WHAT THE TASK ASKS →
Repeat, exactly and alone, every line from the line that contains "Looking at point" to the end of the entries.

DATA ENTRIES →
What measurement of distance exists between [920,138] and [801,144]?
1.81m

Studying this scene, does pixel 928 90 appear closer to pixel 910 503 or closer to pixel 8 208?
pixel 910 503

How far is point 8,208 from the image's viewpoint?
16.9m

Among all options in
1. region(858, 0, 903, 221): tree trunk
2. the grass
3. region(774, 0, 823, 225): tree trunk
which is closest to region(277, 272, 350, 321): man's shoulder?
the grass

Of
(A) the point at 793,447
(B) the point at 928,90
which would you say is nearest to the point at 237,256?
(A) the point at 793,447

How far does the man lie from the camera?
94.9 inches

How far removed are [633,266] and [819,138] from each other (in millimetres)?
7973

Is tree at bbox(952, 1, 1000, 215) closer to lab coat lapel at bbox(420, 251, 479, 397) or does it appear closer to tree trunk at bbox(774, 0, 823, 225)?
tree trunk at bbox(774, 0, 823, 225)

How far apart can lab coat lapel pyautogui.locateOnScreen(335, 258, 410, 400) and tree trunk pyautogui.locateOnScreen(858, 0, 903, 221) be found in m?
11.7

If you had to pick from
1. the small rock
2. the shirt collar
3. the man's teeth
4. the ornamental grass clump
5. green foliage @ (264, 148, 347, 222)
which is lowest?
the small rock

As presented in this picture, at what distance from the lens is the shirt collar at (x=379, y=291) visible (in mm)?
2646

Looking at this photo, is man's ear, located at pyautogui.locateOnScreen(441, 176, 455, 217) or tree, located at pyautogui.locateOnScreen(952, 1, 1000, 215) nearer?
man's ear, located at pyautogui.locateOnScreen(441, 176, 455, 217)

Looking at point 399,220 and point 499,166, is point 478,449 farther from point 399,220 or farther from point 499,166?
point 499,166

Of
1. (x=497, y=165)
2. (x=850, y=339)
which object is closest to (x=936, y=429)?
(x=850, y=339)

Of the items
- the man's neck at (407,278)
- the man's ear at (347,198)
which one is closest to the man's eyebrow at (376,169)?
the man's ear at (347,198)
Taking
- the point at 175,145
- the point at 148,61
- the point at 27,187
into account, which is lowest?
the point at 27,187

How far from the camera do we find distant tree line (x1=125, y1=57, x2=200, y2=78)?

RESULT OF THE EXERCISE →
Looking at point 399,220 and point 499,166, is point 478,449 farther from point 399,220 or farther from point 499,166?
point 499,166

Of
1. (x=497, y=165)
2. (x=850, y=339)
which object is closest to (x=936, y=429)?
(x=850, y=339)

Of the items
- the man's neck at (407,278)
- the man's ear at (347,198)
which one is closest to the man's eyebrow at (376,169)?
the man's ear at (347,198)
Taking
- the point at 175,145
- the point at 148,61
- the point at 27,187
into account, which is lowest?
the point at 27,187

How far from the camera do we find distant tree line (x1=125, y1=57, x2=200, y2=78)?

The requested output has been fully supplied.